On Saturday, social media lit up with tributes to Blair from other local leaders, who highlighted his dedication and service to his community.

“He was a remarkable man committed to serving and fighting for the underrepresented in his work with@BAPACSDCalifornia Senate President Pro Tem Toni Atkins tweeted.

County Supervisor Nathan Fletcher recalled Blair on Twitter as “a titan in the fight for fairness and justice.”

San Diego civil rights activist Shane Harris recalled Blair as a thoughtful listener and speaker, who sought to elevate the status of African Americans within the Democratic Party and other institutions.

“He has often shared with Democrats that black lives should matter in the party which says it embraces everyone,” Harris said. “He always listened, and when he didn’t agree he always cared about you.”

In a 2015 interview Regarding “upward mobility” on KPBS, Blair described the challenges black Americans still face in securing a place in the middle class.
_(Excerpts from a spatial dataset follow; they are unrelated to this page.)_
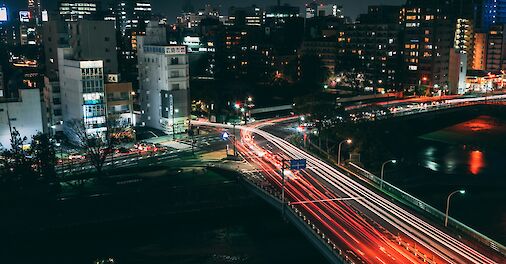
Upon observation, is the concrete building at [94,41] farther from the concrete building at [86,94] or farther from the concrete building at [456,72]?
the concrete building at [456,72]

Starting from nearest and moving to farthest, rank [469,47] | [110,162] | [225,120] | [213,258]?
[213,258]
[110,162]
[225,120]
[469,47]

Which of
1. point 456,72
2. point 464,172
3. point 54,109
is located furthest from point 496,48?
point 54,109

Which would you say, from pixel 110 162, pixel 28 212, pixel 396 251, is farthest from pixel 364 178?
pixel 28 212

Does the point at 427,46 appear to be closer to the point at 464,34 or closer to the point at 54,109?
the point at 464,34

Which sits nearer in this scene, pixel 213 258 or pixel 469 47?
pixel 213 258

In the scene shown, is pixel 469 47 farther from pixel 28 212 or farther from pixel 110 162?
pixel 28 212
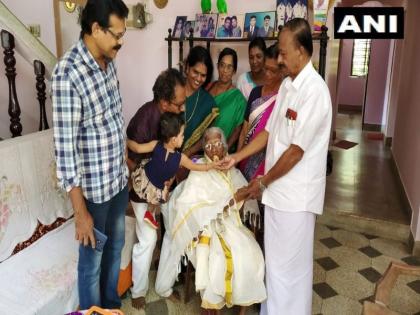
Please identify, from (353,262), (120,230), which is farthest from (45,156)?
(353,262)

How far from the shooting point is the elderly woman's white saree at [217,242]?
1.85 m

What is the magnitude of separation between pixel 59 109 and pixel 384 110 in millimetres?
5788

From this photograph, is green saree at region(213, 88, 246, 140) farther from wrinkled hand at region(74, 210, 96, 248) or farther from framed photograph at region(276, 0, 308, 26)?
wrinkled hand at region(74, 210, 96, 248)

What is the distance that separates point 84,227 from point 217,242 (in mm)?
643

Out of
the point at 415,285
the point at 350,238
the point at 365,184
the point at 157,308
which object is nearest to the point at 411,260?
the point at 415,285

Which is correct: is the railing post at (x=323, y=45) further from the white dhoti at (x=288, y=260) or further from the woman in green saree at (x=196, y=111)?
the white dhoti at (x=288, y=260)

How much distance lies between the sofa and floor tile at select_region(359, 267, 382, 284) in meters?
1.43

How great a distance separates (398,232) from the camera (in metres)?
2.94

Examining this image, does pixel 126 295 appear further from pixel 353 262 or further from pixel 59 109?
pixel 353 262

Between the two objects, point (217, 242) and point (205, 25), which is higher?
point (205, 25)

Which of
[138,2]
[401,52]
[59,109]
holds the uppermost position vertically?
[138,2]

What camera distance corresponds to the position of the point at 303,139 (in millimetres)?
1568

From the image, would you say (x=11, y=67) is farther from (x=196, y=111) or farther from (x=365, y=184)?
(x=365, y=184)

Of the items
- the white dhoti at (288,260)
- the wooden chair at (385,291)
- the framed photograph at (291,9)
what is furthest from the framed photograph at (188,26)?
the wooden chair at (385,291)
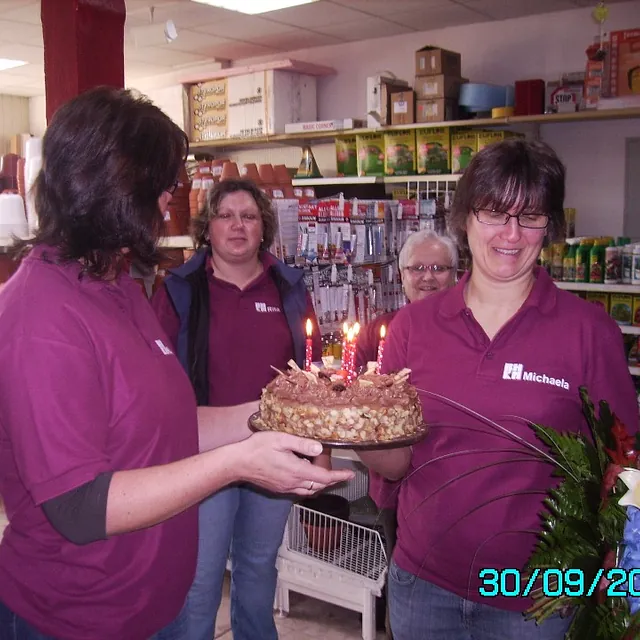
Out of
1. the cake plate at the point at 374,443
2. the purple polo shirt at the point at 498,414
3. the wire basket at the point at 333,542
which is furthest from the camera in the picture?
the wire basket at the point at 333,542

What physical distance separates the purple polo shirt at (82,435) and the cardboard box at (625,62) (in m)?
4.35

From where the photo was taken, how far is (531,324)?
1561 millimetres

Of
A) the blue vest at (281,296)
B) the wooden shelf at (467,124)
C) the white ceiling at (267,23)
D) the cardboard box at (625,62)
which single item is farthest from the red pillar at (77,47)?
the cardboard box at (625,62)

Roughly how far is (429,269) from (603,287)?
6.19 ft

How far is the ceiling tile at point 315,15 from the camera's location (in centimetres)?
576

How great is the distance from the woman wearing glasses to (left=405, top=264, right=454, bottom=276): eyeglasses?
4.10 ft

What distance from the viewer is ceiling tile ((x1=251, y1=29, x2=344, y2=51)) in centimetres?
671

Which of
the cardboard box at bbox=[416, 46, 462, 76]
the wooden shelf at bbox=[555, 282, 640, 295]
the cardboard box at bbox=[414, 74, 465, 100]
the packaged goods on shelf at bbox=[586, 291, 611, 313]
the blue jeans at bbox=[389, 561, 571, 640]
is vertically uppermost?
the cardboard box at bbox=[416, 46, 462, 76]

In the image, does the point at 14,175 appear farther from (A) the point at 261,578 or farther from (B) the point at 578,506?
(B) the point at 578,506

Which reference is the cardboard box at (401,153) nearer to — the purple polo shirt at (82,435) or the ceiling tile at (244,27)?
the ceiling tile at (244,27)

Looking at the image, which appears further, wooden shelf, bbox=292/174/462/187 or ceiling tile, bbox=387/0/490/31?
ceiling tile, bbox=387/0/490/31

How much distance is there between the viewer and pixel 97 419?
45.0 inches

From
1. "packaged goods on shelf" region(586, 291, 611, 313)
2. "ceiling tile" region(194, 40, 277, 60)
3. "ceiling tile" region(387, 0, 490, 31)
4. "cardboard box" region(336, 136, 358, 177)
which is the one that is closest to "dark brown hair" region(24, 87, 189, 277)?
"packaged goods on shelf" region(586, 291, 611, 313)

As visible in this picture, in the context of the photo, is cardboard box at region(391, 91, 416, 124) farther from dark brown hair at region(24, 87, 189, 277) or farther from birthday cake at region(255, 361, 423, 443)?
dark brown hair at region(24, 87, 189, 277)
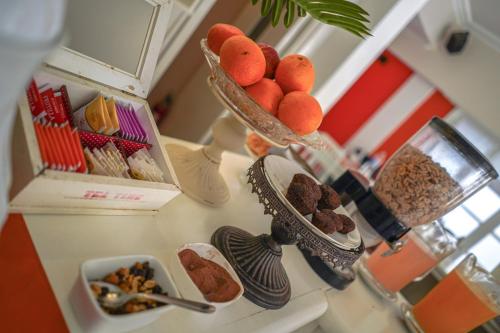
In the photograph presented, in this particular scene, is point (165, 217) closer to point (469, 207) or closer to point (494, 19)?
point (494, 19)

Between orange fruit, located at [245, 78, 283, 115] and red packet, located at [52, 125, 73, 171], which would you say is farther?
orange fruit, located at [245, 78, 283, 115]

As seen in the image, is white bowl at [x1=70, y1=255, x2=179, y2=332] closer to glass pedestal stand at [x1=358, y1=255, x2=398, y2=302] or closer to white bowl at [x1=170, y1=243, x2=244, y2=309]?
white bowl at [x1=170, y1=243, x2=244, y2=309]

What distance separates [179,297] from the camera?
1.77 ft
“There are still skilled blacks in California who should rightfully get high paying white collar jobs as well as blue collar jobs,” he said. “We still find that many of these opportunities are denied due to racial discrimination. We are still trying to become a mature company.

Blair was also passionate about finding common ground with Latinos, Asians and other cultural groups, Smith said.

“He would speak everywhere, in churches, at the local chapter of the NAACP,” she said. “It was also huge with cross alliances with the Hispanic community, with Filipino Americans, Native Americans.”

Blair was born in 1951 in Knoxville, Tenn., And grew up as one of eight children, Smith said. He received a Bachelor of Arts in Political Science from Maryville College in 1973, Smith said, and soon after graduation he was made an officer in the United States Navy.

Blair served for eight years, including a period of service in Vietnam as the leader of a small boat, where he participated in the evacuation of Saigon and Cambodia in May 1975, said Ellen Nash, president of the San chapter. Diego de BAPAC. Blair moved to San Diego shortly after his honorable release in 1981 and received a Masters of Business Administration and a Doctorate in Humanities and Arts from Point Loma Nazarene University.

In 1985, Blair helped run the successful campaign of former San Diego Mayor Maureen O’Connor and then worked in his administration, Nash said. He then became special assistant to former Congressman Bob Filner, focusing on veteran issues, including veteran homelessness, and retired in 2013, Smith said. She described her father as an “avid writer and reader,” who enjoyed dining out and watching movies, and even wrote a screenplay.

From 2008 to 2017, Blair served as chairman of the board of directors of BAPAC, and in 2017 he was elected state chairman of the organization, Nash said.

“I still try to think about the loss of our dear friend and community leader,” Nash said in a statement, adding that Blair was passionate about helping people of color become homeowners and be successful on the plane. educational and economic. “He would meet up and make himself available so that anyone could just talk about the shop; what are the needs of our black and brown communities. We have truly lost a giant in our community.

Besides his daughter, Blair is survived by siblings Janet, Trece and Roger, as well as several nieces and nephews.